Yeniden doğuş bu hayatta en anlamlı bulduğum kavramlardan biri. Bir hayat felsefesi. İnsan kendi doğasından ötürü çok çabuk sıkılan ve vazgeçen bir yaratık. Bir şey işlevini yitirdiğinde onun saklanabileceği, üzerine bir şeyler konularak daha iyi bir hale getirilebileceği çoğu zaman aklımızın ucundan bile geçmiyor. Kullandığımız ürünleri son kullanma tarihlerine göre çöp diye fırlatıp atıyoruz. Eşyalarımız eskidi diye hiçbir emek sarf etmeden, onları dönüştürmeye çalışmadan israf ediyoruz. Üstelik bu anlayış sadece eşyalar için değil kimi zaman hayatımızdaki ilişkiler için de geçerli olabiliyor. İlişkilerimizi, hayatımızdaki insanları da tıpkı “eskimiş” eşyalar gibi değersizleştirip onlardan kolayca vazgeçebiliyoruz. Artık seçenek fazlalığından ötürü kıymet bilmez bir duruma geldiğimizi hissediyorum. Tüketim toplumunda yaşıyor ve var olmaya çalışıyoruz. Neye, neden ihtiyacımız olduğunu sorgulamayı çoktan bıraktık. Üstüne üstlük ihtiyacımız olmayan şeylerin pesinden koşarken değerli olan şeyleri de boşa harcadığımızı hissediyorum.
UZUN SOLUKLU ÇÖZÜMLER
Eski Uruguay Başkanı José Mujica, “Human” adlı belgeselde günümüzün problemini şu sözlerle muhteşem bir şekilde gözler önüne seriyor: “Gereksiz ihtiyaçlardan oluşan koca bir dağ yarattık. Bir şeyler satın alıyoruz sonra çöpe atıyoruz. Aslında boşa harcadığımız hayatlarımız. Bir şey satın aldığımda veya siz aldığınızda ödemeyi parayla yapmıyoruz. Ödemeyi yaşamımızdan, para kazanmak için harcadığımız zamanla yapıyoruz. Aradaki fark ise şu; hayatı satın alamazsınız. Hayat geçip gider. Ve hayatınızı boşa harcayıp özgürlüğünüzü kaybetmek korkun bir şeydir.” Bu sözlerden feyz alarak şunu kendimize sık sık hatırlatmalıyız: Doğada çöp diye bir şey yoktur. Tıpkı insanın değiştirmesi/dönüştürmesi gereken huyları gibi artık işimize yaramayan ürünleri de değiştirip dönüştürebiliriz. Artık işimize yaramayan ya da eskidiğini düşündüğümüz ürünleri daha fonksiyonel hale getirip onlara döngüsel bir yaşam sağlayabiliriz. Konu sürdürülebilirlik ve geri dönüşüm olduğunda hayatımızda uzun soluklu çözümler bulmalıyız; geçici çözümler hem vakit hem nakit kaybından başka bir şey değil. Bence bu felsefe çok önemli. Hatta belki de gelecekte insanlığı bu düşünce kurtaracak. İşte tam da bu nedenle kendi
hayatımda ve işimde sürdürülebilirliği seviyor ve peşinden gitmeye çalışıyorum.

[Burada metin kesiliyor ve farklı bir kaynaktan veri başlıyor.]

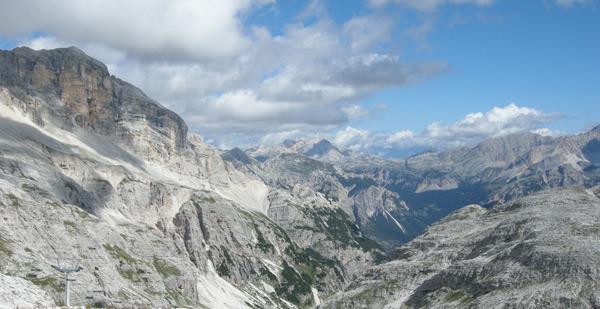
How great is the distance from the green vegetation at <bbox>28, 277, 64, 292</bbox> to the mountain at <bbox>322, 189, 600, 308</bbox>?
83620 mm

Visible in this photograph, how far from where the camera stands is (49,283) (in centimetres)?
18000

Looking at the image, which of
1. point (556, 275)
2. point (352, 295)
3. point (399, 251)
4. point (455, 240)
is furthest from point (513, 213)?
point (556, 275)

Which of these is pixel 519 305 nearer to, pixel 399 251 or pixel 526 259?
pixel 526 259

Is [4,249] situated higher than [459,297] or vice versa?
[4,249]

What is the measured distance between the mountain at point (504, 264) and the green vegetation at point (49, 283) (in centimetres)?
8362

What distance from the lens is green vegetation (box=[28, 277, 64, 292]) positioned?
17788 centimetres

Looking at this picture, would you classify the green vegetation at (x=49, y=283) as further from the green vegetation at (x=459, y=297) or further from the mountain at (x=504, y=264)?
the green vegetation at (x=459, y=297)

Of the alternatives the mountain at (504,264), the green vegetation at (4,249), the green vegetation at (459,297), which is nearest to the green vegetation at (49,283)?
the green vegetation at (4,249)

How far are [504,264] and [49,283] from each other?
127m

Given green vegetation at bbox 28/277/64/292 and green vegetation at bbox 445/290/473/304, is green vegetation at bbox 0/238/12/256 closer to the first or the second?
green vegetation at bbox 28/277/64/292

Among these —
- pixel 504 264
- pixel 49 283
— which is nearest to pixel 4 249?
pixel 49 283

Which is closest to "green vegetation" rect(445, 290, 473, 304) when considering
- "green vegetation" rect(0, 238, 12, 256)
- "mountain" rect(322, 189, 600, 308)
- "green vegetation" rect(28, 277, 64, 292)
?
"mountain" rect(322, 189, 600, 308)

PAMUK, ÇÖP OLMAYAN BİR MATERYALDİR. YANİ GEREKLİ PROSESLERDEN GEÇİRİLDİĞİNDE HER BİR PARÇASI DÖNGÜSEL BİR YAPIDA KULLANILABİLİR.
Ailem uzun yıllardır pamuk ürünleri ticaretiyle uğraşıyor. Pamuk, çöpü olmayan bir materyaldir. Yani gerekli proseslerden geçirildiğinde her bir parçası döngüsel bir yapıda kullanılabilir. Çekirdeğini küspe olarak ve ondan çıkan yağı da makinelerde biyo-dizel olarak kullanabiliyoruz. Hatta en değerli birimi en sona kalan istifidir. Bu parçası da ironik bir biçimde para yapımında kullanılır. Sonuç olarak çöp diye bir şey olmadığını kendi işimde çok yakından görerek öğrendim. Aslında bu “parçala, yeniden şekillendir ve daha iyisini yap” felsefesine çok iyi bir örnek. Yani tamamen daha iyi bir düzen için yeniden doğum, değişim ve oluşum. Ben kendi ürünlerimde de bunu uyguluyorum. Upcycling başlığı çöp diye adlandırdığımız malzemelerin kullanım amacı dışına çıkmasını sağlıyor. Tek başına artık kullanılabilir durumda olmayan materyalleri değiştirmeden fonksiyonel hale getiriyoruz. Aslında materyal özünde aynı kalıyor ama kullanabilen bir urunun parçası oluyor. Böylece hem doğaya daha az zarar veriliyor hem de aslında üretimde en çok maliyet yaratan hammadde masrafını azaltıyor. Yani ileri dönüşüm ve yeniden doğuşta herkes kazanıyor.